*** Opening of EXCERPTED TEXT ***

Her first campus visit came early, and lasted a while

By Rebecca Behrens ’11

Nanyamka-Keyane Fleming ’14 is a different kind of legacy student. Yes, her mother attended Hamilton almost 20 years ago, but Fleming did as well. Fleming’s mother had been admitted to Hamilton through HEOP (the Higher Education Opportunity Program) as a high school senior when she discovered she was pregnant. She decided to defer admission a year, then bring her baby with her to Hamilton. Fleming lived in her mother’s residence hall room for the next four years.

Though she was young, Fleming has many memories of her early years at Hamilton. She distinctly remembers the scent of the Howard Diner and the campus map on Martin’s Way, which her mother refused to let her cartwheel over — lest she matriculate at Hamilton and be cursed and prevented from graduating within four years. But Fleming does not remember being exposed to much of the College culture. Other students knew not to drink around her, and her mother sheltered her from “age-inappropriate” elements. She says that her childhood was not much different from anyone else’s, nor her mother’s life much different from a regular student’s.

When it came time for Fleming to apply to college, she had Hamilton in mind, but she was not committed to it. Her mother, who Fleming describes as a “hardcore Hamiltonian,” did not pressure her to attend Hamilton, but in the end, the Hill “just felt right.” Fleming also came to Hamilton through HEOP. She arrived knowing some of the faculty, who still talk about “how cool it was to have a kid on campus.”

Fleming is not precisely tracing her mother’s path. While she plans to major in Africana studies like her mother, she intends to minor in art, while her mother minored in psychology. However, like her mother, she loves her Hamilton experience and foresees herself becoming another “hardcore Hamiltonian.”

*** Close of EXCERPTED TEXT ***
*** Opening of DATASET ***

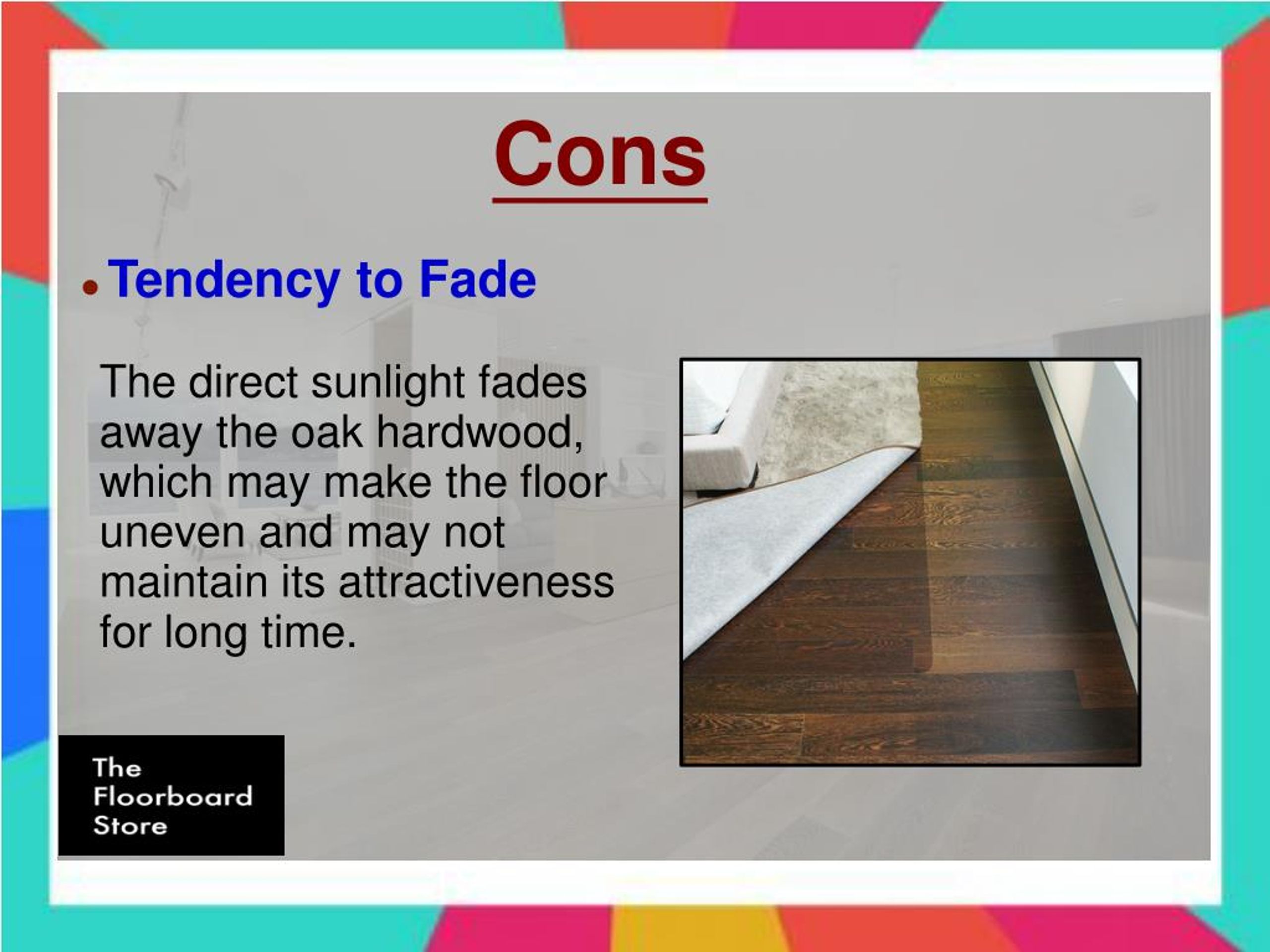 Cons

• Tendency to Fade

The direct sunlight fades away the oak hardwood, which may make the floor uneven and may not maintain its attractiveness for long time.

The Floorboard Store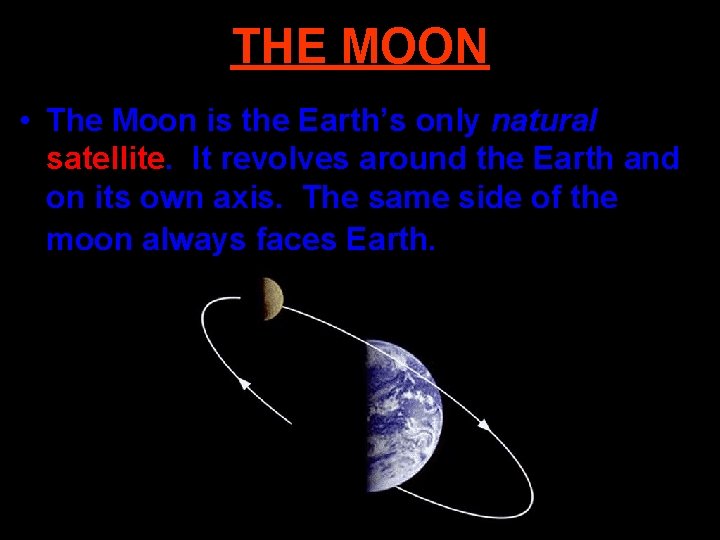 THE MOON

• The Moon is the Earth's only natural satellite. It revolves around the Earth and on its own axis. The same side of the moon always faces Earth.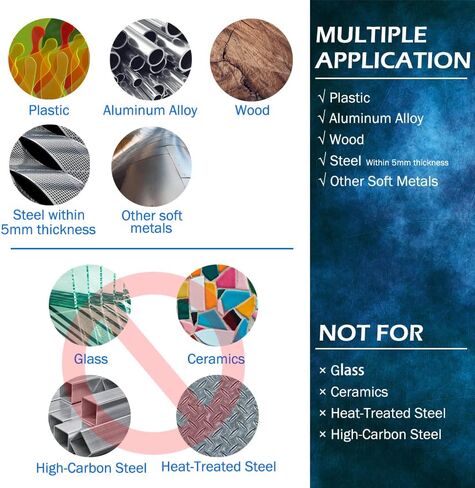 Plastic

Aluminum Alloy

Wood

Steel within 5mm thickness

Other soft metals

Glass

Ceramics

High-Carbon Steel

Heat-Treated Steel

MULTIPLE APPLICATION

√ Plastic
√ Aluminum Alloy
√ Wood
√ Steel Within 5mm thickness
√ Other Soft Metals

NOT FOR

× Glass
× Ceramics
× Heat-Treated Steel
× High-Carbon Steel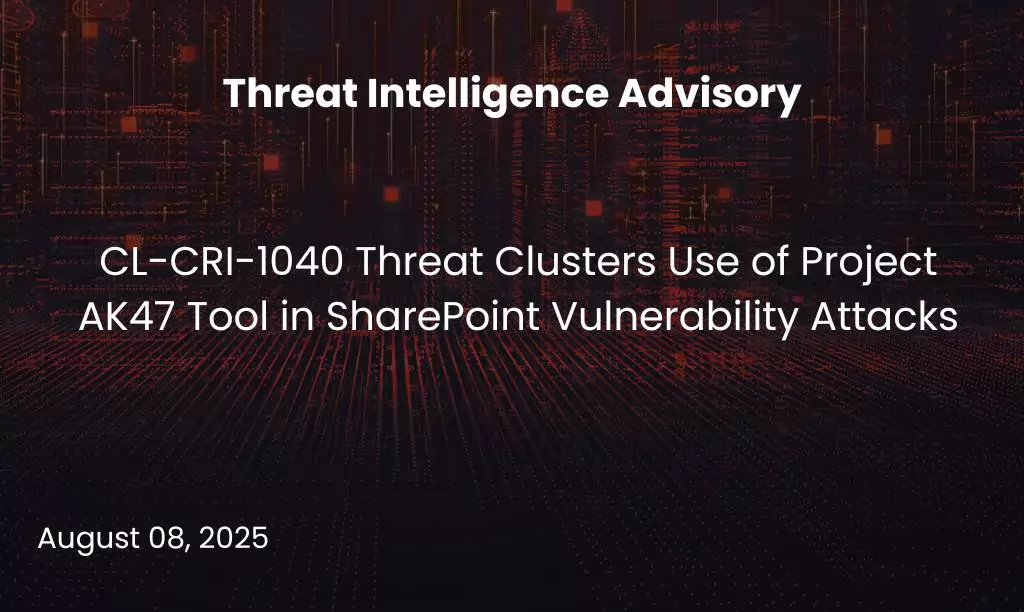 Threat Intelligence Advisory

CL-CRI-1040 Threat Clusters Use of Project AK47 Tool in SharePoint Vulnerability Attacks

August 08, 2025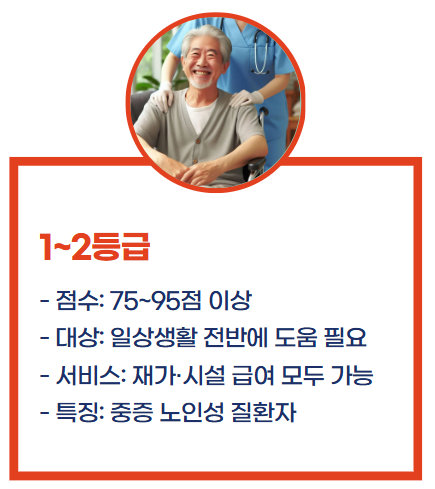 1~2등급

- 점수: 75~95점 이상
- 대상: 일상생활 전반에 도움 필요
- 서비스: 재가·시설 급여 모두 가능
- 특징: 중증 노인성 질환자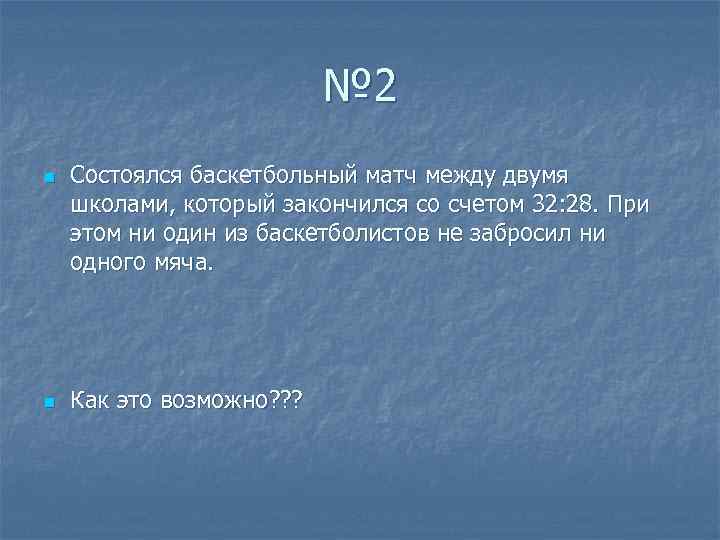 №2

Состоялся баскетбольный матч между двумя школами, который закончился со счетом 32:28. При этом ни один из баскетболистов не забросил ни одного мяча.

Как это возможно???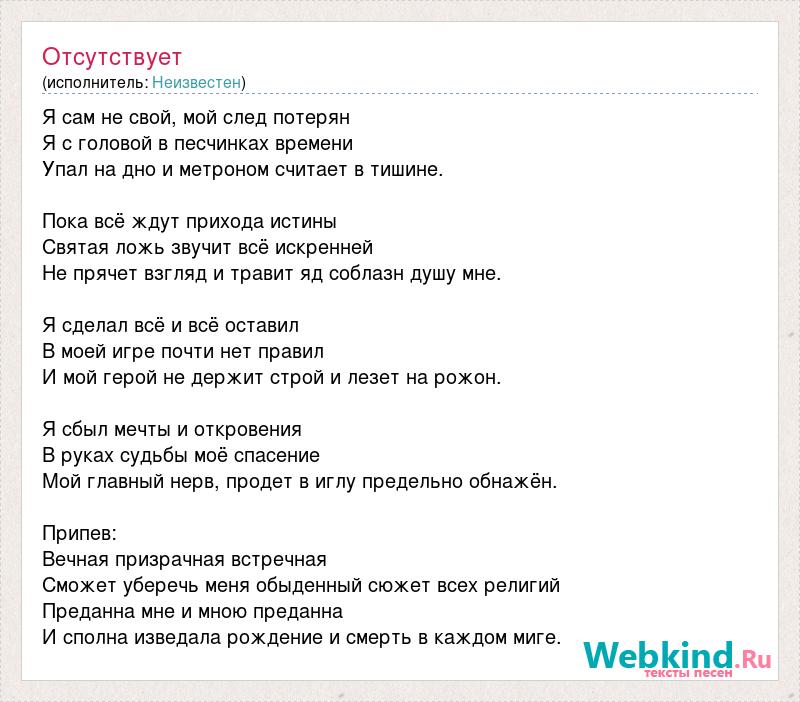 Отсутствует
(исполнитель: Неизвестен)

Я сам не свой, мой след потерян
Я с головой в песчинках времени
Упал на дно и метроном считает в тишине.

Пока всё ждут прихода истины
Святая ложь звучит всё искренней
Не прячет взгляд и травит яд соблазн душу мне.

Я сделал всё и всё оставил
В моей игре почти нет правил
И мой герой не держит строй и лезет на рожон.

Я сбыл мечты и откровения
В руках судьбы моё спасение
Мой главный нерв, продет в иглу предельно обнажён.

Припев:
Вечная призрачная встречная
Сможет уберечь меня обыденный сюжет всех религий
Преданна мне и мною преданна
И сполна изведала рождение и смерть в каждом миге.

Webkind.Ru
тексты песен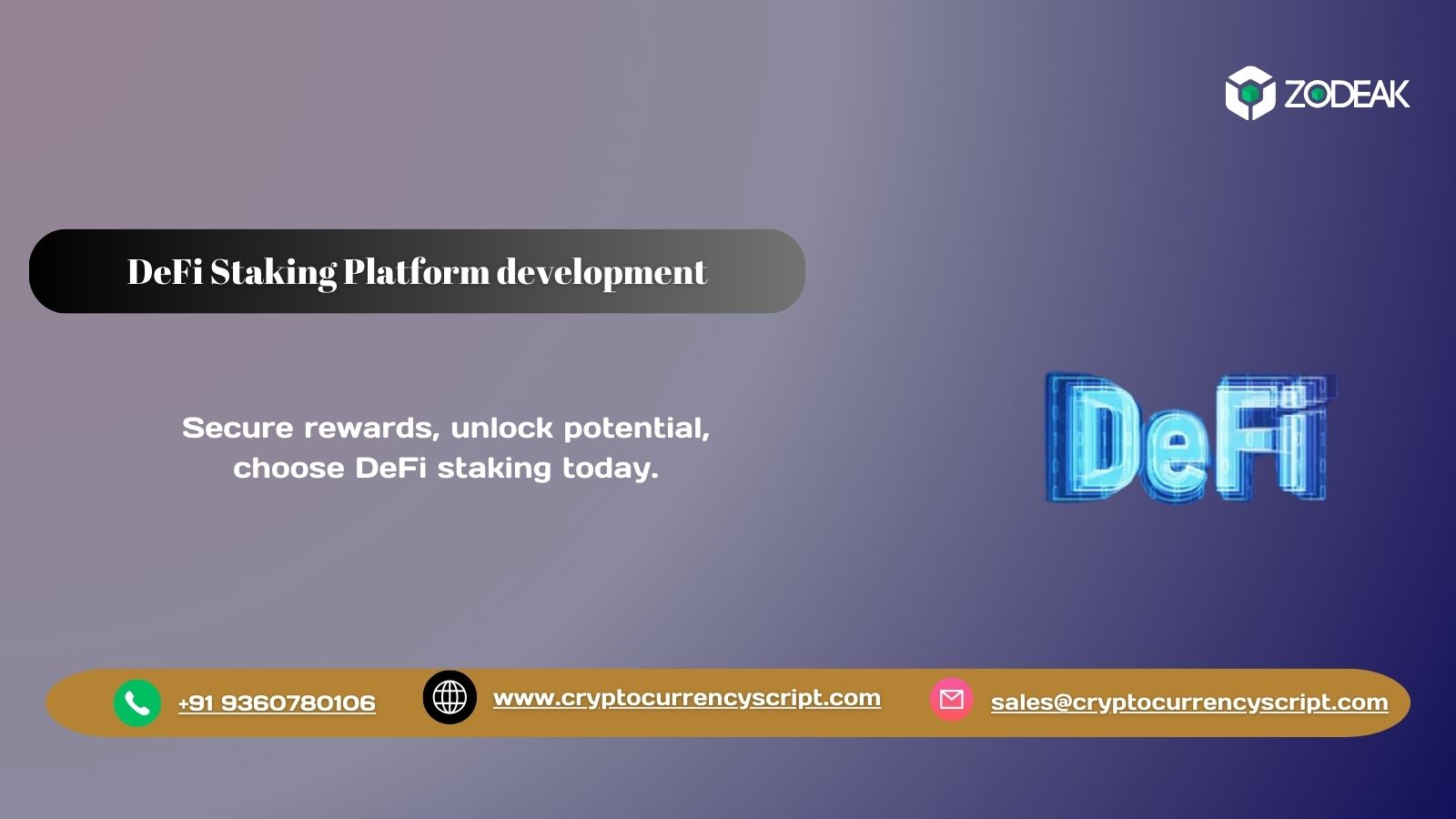 ZODEAK

DeFi Staking Platform development

Secure rewards, unlock potential, choose DeFi staking today.

DeFi

+91 9360780106

www.cryptocurrencyscript.com

sales@cryptocurrencyscript.com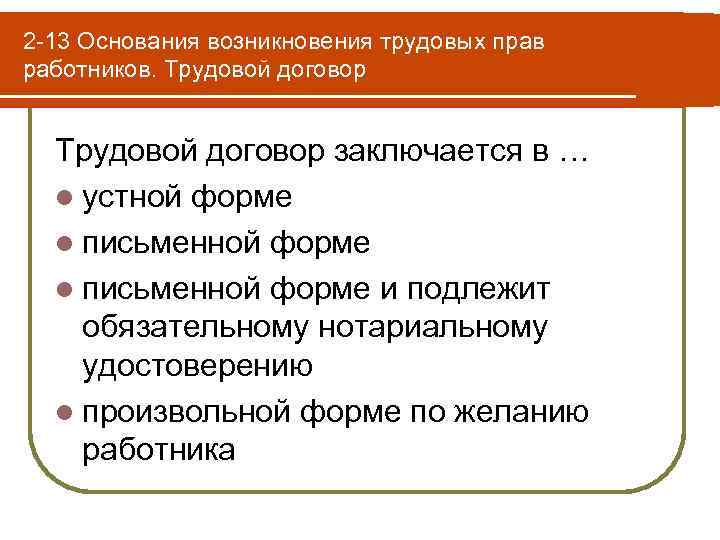 2-13 Основания возникновения трудовых прав работников. Трудовой договор

Трудовой договор заключается в …

- устной форме
- письменной форме
- письменной форме и подлежит обязательному нотариальному удостоверению
- произвольной форме по желанию работника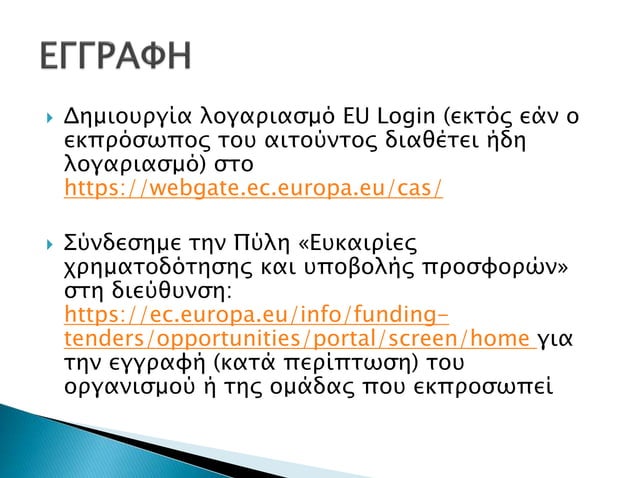 ΕΓΓΡΑΦΗ

Δημιουργία λογαριασμό EU Login (εκτός εάν ο εκπρόσωπος του αιτούντος διαθέτει ήδη λογαριασμό) στο https://webgate.ec.europa.eu/cas/

Σύνδεσημε την Πύλη «Ευκαιρίες χρηματοδότησης και υποβολής προσφορών» στη διεύθυνση: https://ec.europa.eu/info/funding-tenders/opportunities/portal/screen/home για την εγγραφή (κατά περίπτωση) του οργανισμού ή της ομάδας που εκπροσωπεί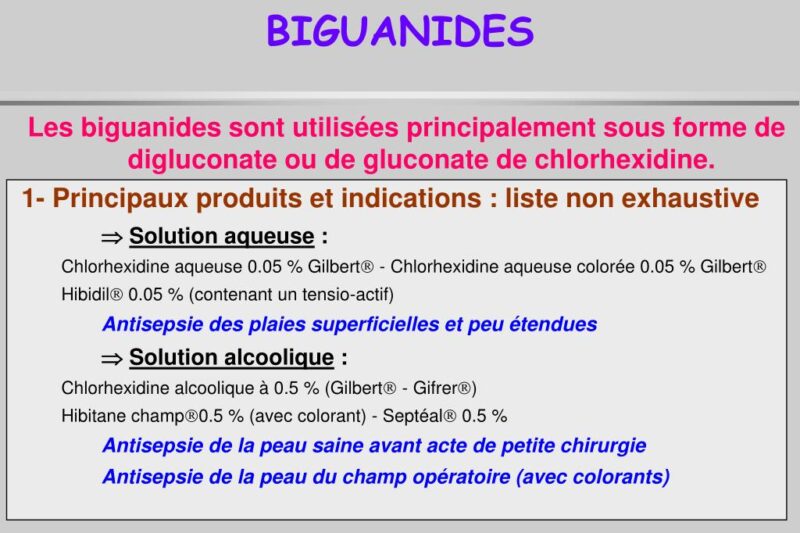 BIGUANIDES

Les biguanides sont utilisées principalement sous forme de digluconate ou de gluconate de chlorhexidine.

1- Principaux produits et indications : liste non exhaustive

⇒ Solution aqueuse :

Chlorhexidine aqueuse 0.05 % Gilbert® - Chlorhexidine aqueuse colorée 0.05 % Gilbert®

Hibidil® 0.05 % (contenant un tensio-actif)

Antisepsie des plaies superficielles et peu étendues

⇒ Solution alcoolique :

Chlorhexidine alcoolique à 0.5 % (Gilbert® - Gifrer®)

Hibitane champ®0.5 % (avec colorant) - Septéal® 0.5 %

Antisepsie de la peau saine avant acte de petite chirurgie

Antisepsie de la peau du champ opératoire (avec colorants)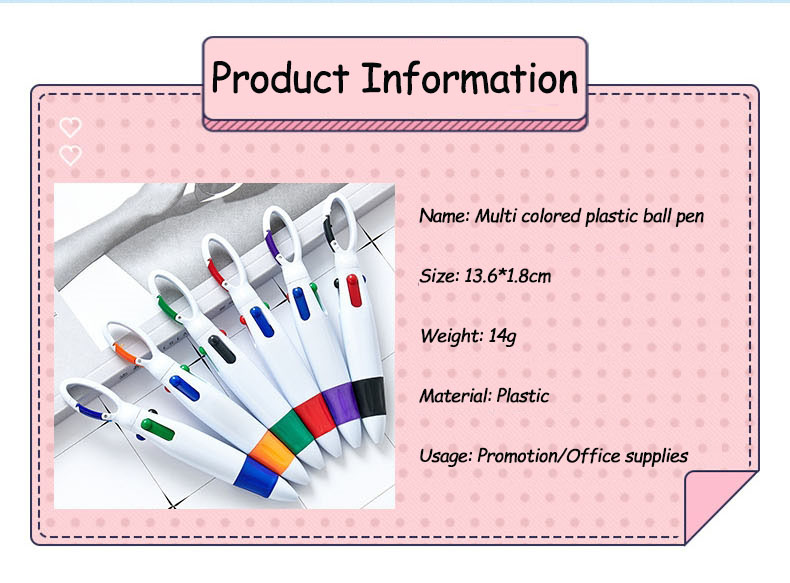 Product Information

Name: Multi colored plastic ball pen

Size: 13.6*1.8cm

Weight: 14g

Material: Plastic

Usage: Promotion/Office supplies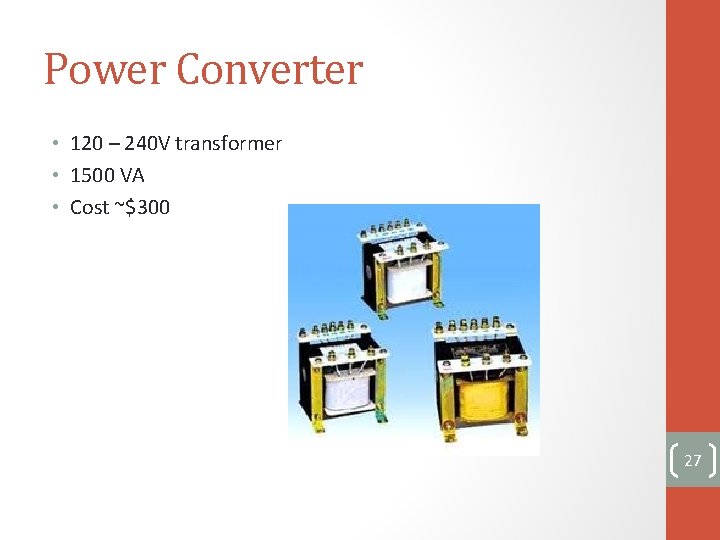 Power Converter

• 120 – 240V transformer
• 1500 VA
• Cost ~$300

27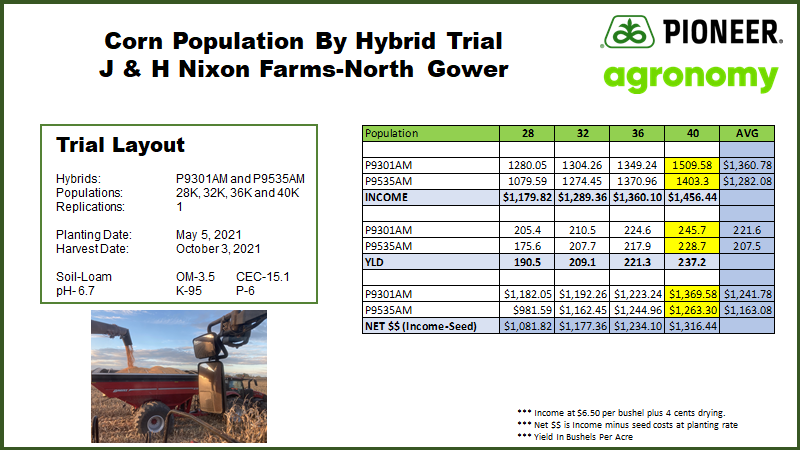 Corn Population By Hybrid Trial
J & H Nixon Farms-North Gower

PIONEER.
agronomy

Trial Layout

Hybrids: P9301AM and P9535AM
Populations: 28K, 32K, 36K and 40K
Replications: 1

Planting Date: May 5, 2021
Harvest Date: October 3, 2021

Soil-Loam OM-3.5 CEC-15.1
pH- 6.7 K-95 P-6

| Population | 28 | 32 | 36 | 40 | AVG |
|---|---|---|---|---|---|
| | | | | | |
| P9301AM | 1280.05 | 1304.26 | 1349.24 | 1509.58 | $1,360.78 |
| P9535AM | 1079.59 | 1274.45 | 1370.96 | 1403.3 | $1,282.08 |
| INCOME | $1,179.82 | $1,289.36 | $1,360.10 | $1,456.44 | |
| | | | | | |
| P9301AM | 205.4 | 210.5 | 224.6 | 245.7 | 221.6 |
| P9535AM | 175.6 | 207.7 | 217.9 | 228.7 | 207.5 |
| YLD | 190.5 | 209.1 | 221.3 | 237.2 | |
| | | | | | |
| P9301AM | $1,182.05 | $1,192.26 | $1,223.24 | $1,369.58 | $1,241.78 |
| P9535AM | $981.59 | $1,162.45 | $1,244.96 | $1,263.30 | $1,163.08 |
| NET $$ (Income-Seed) | $1,081.82 | $1,177.36 | $1,234.10 | $1,316.44 | |

*** Income at $6.50 per bushel plus 4 cents drying.
*** Net $$ is Income minus seed costs at planting rate
*** Yield In Bushels Per Acre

*** Close of DATASET ***

ACTIONS TO TAKE:
[a] Decide whether each statement agrees with the Fleming profile, answering yes or no and quoting the words that settle it: (i) Fleming's mother put off her admission for a year. (ii) Fleming plans to minor in psychology. (iii) Fleming's mother pressured her to attend Hamilton.
[b] According to the Fleming profile, for how many years did Fleming live in her mother's residence hall room?
[c] Quote the Fleming profile, beginning at the words "By Rebecca Behrens" and stopping after "next four years.".
Rely only on the Fleming profile for what comes next.

TASK-BY-TASK SOLUTIONS:
[a]
(i) Yes: "She decided to defer admission a year"
(ii) No: "she intends to minor in art, while her mother minored in psychology"
(iii) No: "did not pressure her to attend Hamilton"

[b] Four years.

[c]
By Rebecca Behrens ’11

Nanyamka-Keyane Fleming ’14 is a different kind of legacy student. Yes, her mother attended Hamilton almost 20 years ago, but Fleming did as well. Fleming’s mother had been admitted to Hamilton through HEOP (the Higher Education Opportunity Program) as a high school senior when she discovered she was pregnant. She decided to defer admission a year, then bring her baby with her to Hamilton. Fleming lived in her mother’s residence hall room for the next four years.